Publishing results from Kapseli

Data processing is done in Kapseli-environment and only the final analysis results are exported from Kapseli. The user produces the results in an anonymous format and Findata ensures the anonymity of the results in accordance with the Secondary Use Act.

  1. Verify the anonymity of the results intended for publication using the instructions found on this page.
  2. Transfer the results and the summary form to Findata via the Output (O:) drive in Kapseli.
    • The summary form for the verification of the anonymity of results can be found in the Kapseli D-folder from folder named “Käyttöohjeet_User_guide_05062023”.
    • Compress the files and the summary form into a zip folder and name it as follows:
      • “Results_[Record_number_of_permit_decision]_[Kapseli_ID]_[Delivery_date]” (e.g., “Results_ THL_1234_14.02.00_2020_a01_15032021”).
      • Note: write the date in format ddmmyyyy.
    • Create an empty text file named as ZZZ_READY.txt to the Output drive. This will initiate an automatic transfer of the zip folder. Make sure to double check the spelling of the ZZZ_READY.txt file. Transfers take place on the hour and in every 30 minutes. Transferred files will be automatically deleted from the Output drive.
    • You can notify Findata of your transfer (data@findata.fi) if you wish and we will get back to you if we do not receive your transfer. There will be no verification that the transfer succeeded.
  3. Findata will review the requests within 5 working days and submit the results via Nextcloud to the permit holder
    • If you don’t have a Nextcloud account, fill in the form “Order a new Nextcloud account” in Findata’s E-service (asiointi.findata.fi).
    • Note that if your result files are very large, the verification process may exceed the usual 5-day time limit. The time limit also applies only to the verification of the anonymity of results, not to the import of other files out of Kapseli (e.g. code files).

Publishing results from other secure operating environments

If you are processing data in a secure operating environment other than Findata’s Kapseli and are ready to publish the results, follow the instructions below.

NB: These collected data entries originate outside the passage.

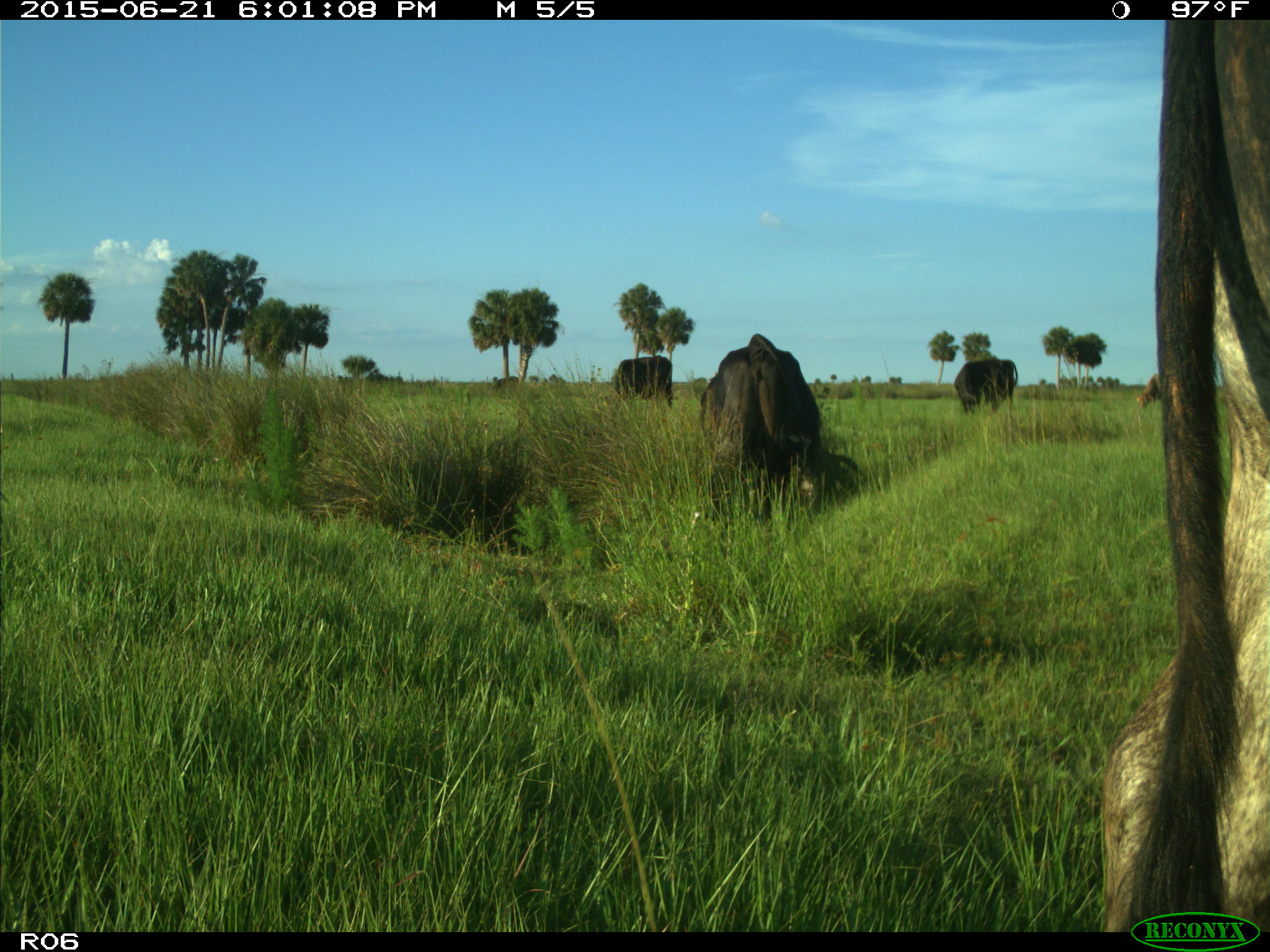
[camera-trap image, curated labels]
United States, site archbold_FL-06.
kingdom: Animalia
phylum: Chordata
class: Mammalia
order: Artiodactyla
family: Bovidae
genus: Bos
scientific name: Bos taurus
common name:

  1. Download the summary form and fill in the requested information: Summary form – verifying the anonymity of the results (Word-file, 40 kB).
  2. Compress the files and the summary form into a zip folder and name it as follows:
    • “Results_[Record_number_of_permit_decision]_[Kapseli_ID]_[Delivery_date]” (e.g., “Results_ THL_1234_14.02.00_2020_a01_15032021”).
    • Note: write the date in format ddmmyyyy.
  3. You can deliver the results to Findata in two ways:
    • If you have a Nextcloud-account, transfer the results via Nextcloud
    • If you do not have a Nextcloud-account transfer the results via secure e-mail
    • Note: do not send the result files to Findata as an attachment to a regular, non-secure e-mail.
  4. Contact Findata at data@findata.fi
    • Name the subject of your e-mail as “Ensuring the anonymity of results”
    • Specify in your e-mail whether you are transferring the results via Nextcloud or via secure email.
    • If you are using Nextcloud, please include the diary number of the data permit and your Nextcloud ID. Findata will provide you with the name of the folder where you can transfer your results and a zip folder containing the summary form.
    • If you transfer your results by secure email, you will receive a secure e-mail from Findata to which you can reply to securely transfer the zip folder containing your results and the summary form.
    • For more information on encryption and how to transfer data via Nextcloud, see the page Data transfers to Findata.
  5. If there are any concerns about the anonymity of the results, we will be in touch within seven working days of the results being submitted.
    • If you do not hear from us within seven working days of submitting your results, you can proceed with the publication of your results.

See tips on how to speed up the process of verifying the anonymity of your results at the top of this page.